# Q&D DIY Concentrate Order Calculator



## Raindance (10/1/18)

Ok, I think we have all been there. Put in an order or orders for the months DIY concentrates just to find that you have to little of this that or the other to mix everything you wanted.

In order to avoid this I've created this simple spreadsheet to give me an indication of how much I really need of each concentrate for the amount of juice I expect to make during the month or order period.

Just download the file, change the file name extension to XLS and Robert is your uncle! (Could only upload it as a PDF... Learned the trade in the 80's... LOL.)

So, how does it work! you will see:



Simple, insert your recipes in columns D to V with their respective ingredients in column A. The amount of each ingredient on hand in column B and the percentage used per recipe as illustrated in rows 6 to whatever above. The amount of each recipe you want to make in row 4.

Column C shows the percentage of total concentrate usage each concentrate represents and you can sort rows A9 to V104 in descending usage order (or any other order you wish) as I did above.

By the way Yellow Snow and Acid rain are not real recipes, please do not try make them. The other three you are welcome to.

Column W shows how much of each ingredient you will need to make the batch volumes you declared in row 4. Column X shows the stock left after ordering the recommended order quantity in column Y. 

Column Z highlights the ingredients you will not have enough of to mix the same batches again after mixing this planned batch. This helps deciding on which concentrates to include in cases where required ordering is so small its hardly worth the postage fees.
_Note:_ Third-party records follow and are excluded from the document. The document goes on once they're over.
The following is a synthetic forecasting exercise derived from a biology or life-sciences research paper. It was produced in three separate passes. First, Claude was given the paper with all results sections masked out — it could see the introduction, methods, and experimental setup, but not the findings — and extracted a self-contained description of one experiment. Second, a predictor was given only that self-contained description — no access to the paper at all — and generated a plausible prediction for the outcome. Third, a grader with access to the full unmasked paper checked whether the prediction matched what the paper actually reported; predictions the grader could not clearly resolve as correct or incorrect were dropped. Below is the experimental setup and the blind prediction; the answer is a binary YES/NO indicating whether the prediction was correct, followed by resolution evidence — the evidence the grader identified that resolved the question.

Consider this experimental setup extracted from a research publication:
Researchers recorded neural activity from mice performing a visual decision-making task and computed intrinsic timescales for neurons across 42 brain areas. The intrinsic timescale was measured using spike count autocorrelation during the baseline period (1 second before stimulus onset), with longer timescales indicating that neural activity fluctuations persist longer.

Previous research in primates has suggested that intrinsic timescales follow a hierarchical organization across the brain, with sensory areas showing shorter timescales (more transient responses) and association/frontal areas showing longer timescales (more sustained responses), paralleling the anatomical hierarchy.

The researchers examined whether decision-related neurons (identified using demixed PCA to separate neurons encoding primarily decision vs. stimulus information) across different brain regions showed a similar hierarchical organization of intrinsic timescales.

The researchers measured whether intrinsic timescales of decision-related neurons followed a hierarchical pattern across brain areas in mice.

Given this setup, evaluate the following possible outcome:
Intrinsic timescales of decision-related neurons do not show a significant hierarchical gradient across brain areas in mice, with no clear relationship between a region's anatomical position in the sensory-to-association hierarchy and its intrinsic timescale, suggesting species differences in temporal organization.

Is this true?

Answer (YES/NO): NO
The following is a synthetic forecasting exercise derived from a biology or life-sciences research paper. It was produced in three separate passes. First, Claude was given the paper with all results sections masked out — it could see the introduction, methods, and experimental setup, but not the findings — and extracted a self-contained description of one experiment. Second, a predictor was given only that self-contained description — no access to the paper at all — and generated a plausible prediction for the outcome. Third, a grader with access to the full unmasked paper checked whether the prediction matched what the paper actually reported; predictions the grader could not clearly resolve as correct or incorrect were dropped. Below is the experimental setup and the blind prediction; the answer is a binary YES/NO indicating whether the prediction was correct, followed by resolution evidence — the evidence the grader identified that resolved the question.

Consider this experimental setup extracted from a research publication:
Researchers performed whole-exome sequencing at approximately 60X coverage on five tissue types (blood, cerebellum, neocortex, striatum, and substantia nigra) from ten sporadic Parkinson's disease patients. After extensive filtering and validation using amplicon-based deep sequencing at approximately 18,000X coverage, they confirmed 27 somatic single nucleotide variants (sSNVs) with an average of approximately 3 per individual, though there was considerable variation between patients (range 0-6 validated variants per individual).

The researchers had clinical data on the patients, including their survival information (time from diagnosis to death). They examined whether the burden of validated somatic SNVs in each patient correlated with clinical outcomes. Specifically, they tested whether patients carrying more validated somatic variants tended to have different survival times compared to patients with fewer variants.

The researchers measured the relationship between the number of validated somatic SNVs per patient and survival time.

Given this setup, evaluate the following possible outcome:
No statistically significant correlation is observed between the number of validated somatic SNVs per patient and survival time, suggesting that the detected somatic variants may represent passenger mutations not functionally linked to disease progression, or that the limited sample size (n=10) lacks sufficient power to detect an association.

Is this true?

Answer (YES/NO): YES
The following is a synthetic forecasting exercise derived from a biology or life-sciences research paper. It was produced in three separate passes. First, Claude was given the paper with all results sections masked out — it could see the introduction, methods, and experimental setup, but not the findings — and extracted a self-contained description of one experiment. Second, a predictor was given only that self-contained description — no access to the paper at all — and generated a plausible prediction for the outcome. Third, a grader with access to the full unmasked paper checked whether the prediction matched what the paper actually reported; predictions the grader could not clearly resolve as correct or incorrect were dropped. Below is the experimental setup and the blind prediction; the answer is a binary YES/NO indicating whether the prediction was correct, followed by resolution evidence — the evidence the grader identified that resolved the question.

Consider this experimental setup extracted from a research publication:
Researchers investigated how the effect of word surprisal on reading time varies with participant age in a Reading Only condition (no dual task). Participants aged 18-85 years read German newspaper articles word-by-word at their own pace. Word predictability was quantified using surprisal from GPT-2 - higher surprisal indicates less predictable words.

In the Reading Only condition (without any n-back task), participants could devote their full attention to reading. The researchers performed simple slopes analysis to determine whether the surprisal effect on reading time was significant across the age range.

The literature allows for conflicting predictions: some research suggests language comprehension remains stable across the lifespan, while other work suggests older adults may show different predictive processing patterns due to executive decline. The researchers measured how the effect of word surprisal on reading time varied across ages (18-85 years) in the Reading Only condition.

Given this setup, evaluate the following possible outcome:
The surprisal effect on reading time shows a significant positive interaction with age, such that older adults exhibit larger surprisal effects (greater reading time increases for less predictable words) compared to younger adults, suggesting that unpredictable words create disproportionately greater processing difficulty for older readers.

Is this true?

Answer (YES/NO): YES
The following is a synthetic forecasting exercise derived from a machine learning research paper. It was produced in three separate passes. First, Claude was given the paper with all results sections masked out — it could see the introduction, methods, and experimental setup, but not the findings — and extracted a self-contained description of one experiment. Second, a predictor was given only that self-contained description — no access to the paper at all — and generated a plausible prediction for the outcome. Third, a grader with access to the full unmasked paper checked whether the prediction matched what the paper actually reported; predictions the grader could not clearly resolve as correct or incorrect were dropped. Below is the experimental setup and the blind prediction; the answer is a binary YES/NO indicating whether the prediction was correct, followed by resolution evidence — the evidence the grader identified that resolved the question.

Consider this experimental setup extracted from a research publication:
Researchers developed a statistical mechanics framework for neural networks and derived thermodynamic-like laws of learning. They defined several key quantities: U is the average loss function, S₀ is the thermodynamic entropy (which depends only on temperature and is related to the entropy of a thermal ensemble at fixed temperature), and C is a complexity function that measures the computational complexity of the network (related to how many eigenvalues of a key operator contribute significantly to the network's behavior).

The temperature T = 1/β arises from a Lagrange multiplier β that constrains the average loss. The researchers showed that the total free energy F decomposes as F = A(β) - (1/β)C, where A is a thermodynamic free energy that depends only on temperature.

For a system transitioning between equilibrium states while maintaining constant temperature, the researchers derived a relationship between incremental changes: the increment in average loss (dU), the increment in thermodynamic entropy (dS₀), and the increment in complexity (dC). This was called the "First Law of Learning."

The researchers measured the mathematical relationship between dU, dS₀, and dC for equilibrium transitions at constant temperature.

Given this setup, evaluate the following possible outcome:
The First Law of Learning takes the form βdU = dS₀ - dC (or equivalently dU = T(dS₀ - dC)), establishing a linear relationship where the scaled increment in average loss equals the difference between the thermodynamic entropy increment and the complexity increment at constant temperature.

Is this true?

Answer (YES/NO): NO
Well, that's it. Short and sweet.

Hope you find it useful, let me know.

A last thought, @HotRod19579, any chance you could include this in your app?

Best Regards

Reactions: Like 6 | Winner 4


----------



## Silver (10/1/18)

Wow @Raindance 
Thanks!

I have not gotten far enough yet to get into that situation, but looking at your spreadsheet I can see the need for proper planning! 

Great stuff

Reactions: Like 1 | Thanks 1


----------



## rogue zombie (11/1/18)

Thank you very much! This is brilliant.

Happens to me all the time, then I have to order 2 or 3 times a month.
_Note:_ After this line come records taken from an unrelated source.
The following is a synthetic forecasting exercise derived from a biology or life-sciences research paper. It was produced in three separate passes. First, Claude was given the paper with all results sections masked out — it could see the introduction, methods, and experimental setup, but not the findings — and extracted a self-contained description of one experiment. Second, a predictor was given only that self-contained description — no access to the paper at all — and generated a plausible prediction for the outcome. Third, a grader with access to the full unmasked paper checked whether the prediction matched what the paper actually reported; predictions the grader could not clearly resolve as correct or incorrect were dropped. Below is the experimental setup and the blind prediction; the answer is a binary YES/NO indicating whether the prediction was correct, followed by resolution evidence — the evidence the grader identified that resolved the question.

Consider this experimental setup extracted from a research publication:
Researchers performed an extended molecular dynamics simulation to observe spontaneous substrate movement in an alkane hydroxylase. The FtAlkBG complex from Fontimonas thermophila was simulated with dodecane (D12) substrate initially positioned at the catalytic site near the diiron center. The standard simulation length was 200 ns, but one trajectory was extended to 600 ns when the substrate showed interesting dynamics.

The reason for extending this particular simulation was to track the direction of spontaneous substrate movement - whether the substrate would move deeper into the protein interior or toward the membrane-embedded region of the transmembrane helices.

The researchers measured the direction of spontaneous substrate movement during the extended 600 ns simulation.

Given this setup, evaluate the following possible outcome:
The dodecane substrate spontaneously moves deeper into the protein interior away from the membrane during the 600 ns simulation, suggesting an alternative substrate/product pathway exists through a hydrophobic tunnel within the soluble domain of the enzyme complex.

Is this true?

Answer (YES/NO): NO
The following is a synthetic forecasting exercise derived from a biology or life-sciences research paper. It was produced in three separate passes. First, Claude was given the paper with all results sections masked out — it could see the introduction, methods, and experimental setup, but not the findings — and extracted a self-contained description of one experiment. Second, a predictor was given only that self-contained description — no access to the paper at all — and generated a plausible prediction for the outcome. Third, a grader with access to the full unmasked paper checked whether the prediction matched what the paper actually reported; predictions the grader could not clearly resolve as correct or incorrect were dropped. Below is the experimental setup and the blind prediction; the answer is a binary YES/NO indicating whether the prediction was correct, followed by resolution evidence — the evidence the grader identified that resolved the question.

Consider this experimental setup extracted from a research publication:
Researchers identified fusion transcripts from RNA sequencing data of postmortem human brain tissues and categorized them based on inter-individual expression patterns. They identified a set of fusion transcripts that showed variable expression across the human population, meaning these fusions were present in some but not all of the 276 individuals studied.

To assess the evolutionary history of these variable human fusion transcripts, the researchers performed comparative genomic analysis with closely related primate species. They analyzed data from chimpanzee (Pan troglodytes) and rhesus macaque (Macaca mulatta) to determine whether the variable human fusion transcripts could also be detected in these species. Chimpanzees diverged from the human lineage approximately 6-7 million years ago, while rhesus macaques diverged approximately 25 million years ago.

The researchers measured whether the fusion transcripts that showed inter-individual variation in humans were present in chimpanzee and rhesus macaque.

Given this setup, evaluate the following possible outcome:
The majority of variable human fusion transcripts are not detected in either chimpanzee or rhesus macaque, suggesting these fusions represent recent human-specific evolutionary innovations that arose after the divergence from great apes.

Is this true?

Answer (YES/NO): YES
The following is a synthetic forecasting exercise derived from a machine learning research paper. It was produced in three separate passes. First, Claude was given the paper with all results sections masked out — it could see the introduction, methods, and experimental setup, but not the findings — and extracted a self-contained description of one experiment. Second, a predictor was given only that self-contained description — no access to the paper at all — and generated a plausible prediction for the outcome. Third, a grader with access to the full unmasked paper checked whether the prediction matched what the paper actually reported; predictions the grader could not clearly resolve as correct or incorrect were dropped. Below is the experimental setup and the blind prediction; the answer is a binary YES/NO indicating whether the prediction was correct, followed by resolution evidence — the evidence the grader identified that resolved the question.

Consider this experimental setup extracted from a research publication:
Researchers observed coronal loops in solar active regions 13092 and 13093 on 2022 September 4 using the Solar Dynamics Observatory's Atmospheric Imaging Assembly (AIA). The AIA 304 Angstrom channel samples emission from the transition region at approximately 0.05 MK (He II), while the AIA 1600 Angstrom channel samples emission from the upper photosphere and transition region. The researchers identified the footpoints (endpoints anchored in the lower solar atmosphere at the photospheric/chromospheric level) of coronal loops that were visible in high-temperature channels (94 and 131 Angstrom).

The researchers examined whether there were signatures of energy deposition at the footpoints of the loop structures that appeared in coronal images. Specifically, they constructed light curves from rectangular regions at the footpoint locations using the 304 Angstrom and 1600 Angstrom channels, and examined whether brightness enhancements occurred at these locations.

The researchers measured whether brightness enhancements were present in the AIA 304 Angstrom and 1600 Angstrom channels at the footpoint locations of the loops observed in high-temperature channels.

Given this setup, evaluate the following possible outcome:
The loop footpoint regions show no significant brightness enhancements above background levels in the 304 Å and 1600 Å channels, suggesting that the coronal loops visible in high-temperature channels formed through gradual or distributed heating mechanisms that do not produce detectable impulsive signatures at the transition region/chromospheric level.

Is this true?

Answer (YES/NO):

I've been meaning to get some sort of stock system going.

Reactions: Like 1


----------



## vicTor (11/1/18)

Raindance said:


> Ok, I think we have all been there. Put in an order or orders for the months DIY concentrates just to find that you have to little of this that or the other to mix everything you wanted.
> 
> In order to avoid this I've created this simple spreadsheet to give me an indication of how much I really need of each concentrate for the amount of juice I expect to make during the month or order period.
> 
> ...




thank you !

Reactions: Like 1


----------